For customers, it’s also key that SAP is part of this engagement. We all work with the same standards and methodology. Even though we’re competitors, there’s a high level of collaboration, which ensures quality no matter which of the four you work with.
Our Enterprise Transformer software is essential. Without software that can selectively carve out, transform, map, and move data, you can’t do these projects. Ours has been on the market for more than 20 years. It started as a framework for M&A transactions and evolved to handle carve-outs and moves into SAP S/4HANA. It works for both cloud and on-prem environments.

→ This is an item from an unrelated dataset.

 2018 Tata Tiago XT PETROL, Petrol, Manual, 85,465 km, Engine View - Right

For utilities, one big advantage is compliance. Regulated industries face stricter audit requirements. Our Enterprise Transformer software includes reporting, logging, and tracking of all activities. That makes it easier for customers to prove compliance and pass re-audits (critical for utilities).
A lot of companies in the market claim to do SDT, but they’re really using one of these four tools in the background. If you’re doing a real SDT project, it’s with one of those tools. Many SIs work with multiple SDT partners.

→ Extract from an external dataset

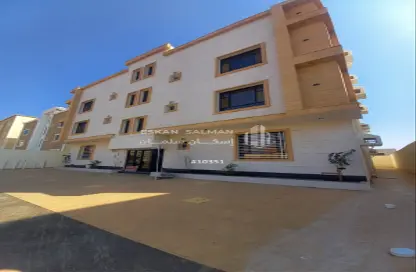Apartment - 5 Bedrooms - 3 Bathrooms for sale in Aleasiluh - Jazan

Q: What challenges, in addition to data migration, does SDT for S/4HANA present that cbs can help tackle?
This is very specialized expertise. If you don’t understand what SDT does and how it differs from other migration approaches, you shouldn’t attempt it. You also need to know the software itself. In most of our projects, our consultants use the tool because they have both the technical and project expertise.

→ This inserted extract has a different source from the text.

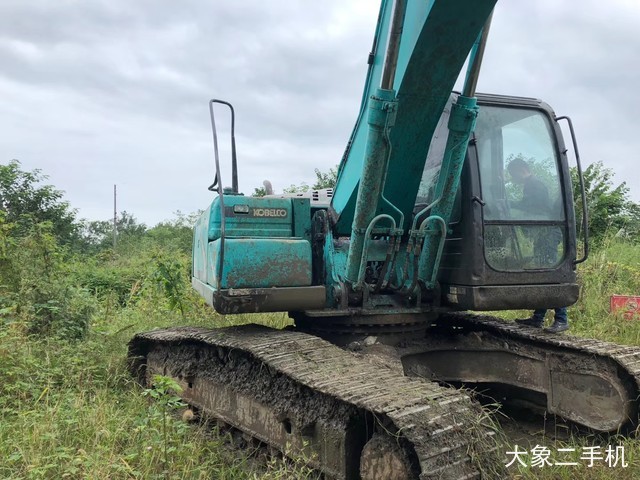 神钢 SK250LC-8 挖掘机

I’d go even further. The tool itself won’t solve the problem. SDT is about tools and services together. Every SDT tool is different. They all deliver similar results, but success depends on how you design the migration and tie it into process and transformation requirements.
That’s where cbs is uniquely positioned. All our migration consultants are also functional business consultants. They understand the underlying business processes and SAP applications, so they can design a migration that supports both the technical and functional requirements.
Sometimes that involves the tool, sometimes another approach. We can mix and blend methods. A fool with a tool is still a fool. If you don’t know why or how to use it, you won’t get the right results. Unfortunately, we’ve seen other firms promote the idea that buying the software alone solves the problem. That’s not true.
Q: Any parting thoughts for the ASUG community as our members assess their S/4HANA migration paths?
SDT is slowly gaining traction; ASUG members should take a closer look.
I’m not saying SDT is the only solution. There are cases where Greenfield or Brownfield is better. If you don’t know about all the options, you risk making the wrong decision.
Visit the cbs website.
Every S/4HANA transformation is an individual journey. In my career, I haven’t seen two projects alike. That’s why it’s so important to do a phase zero to look at the right approach from a business-driven perspective, not just IT. If you want to resolve specific pain points or get quick wins, you need to frame the project from that angle, not as a pure technical evaluation.
Q: Do you have a final example that illustrates how utilities are approaching SDT?
We had a utilities customer last year who put out an RFP for SDT. They chose it because of a few technical issues they couldn’t resolve otherwise. In discussions with us, they realized the broader value of SDT and what else they could achieve with it.
They ended up revising the RFP to factor in all of that. It was a different storyline than if they’d only spoken to a partner with a narrower focus. That’s another key point: most partners are not unbiased. Their recommendations often serve their own business models.
We’re one of the few companies that’s truly unbiased. We don’t care whether the customer chooses Greenfield, Brownfield, or SDT, as long as it’s the right choice. Because we can deliver all three, we can make recommendations from a holistic perspective.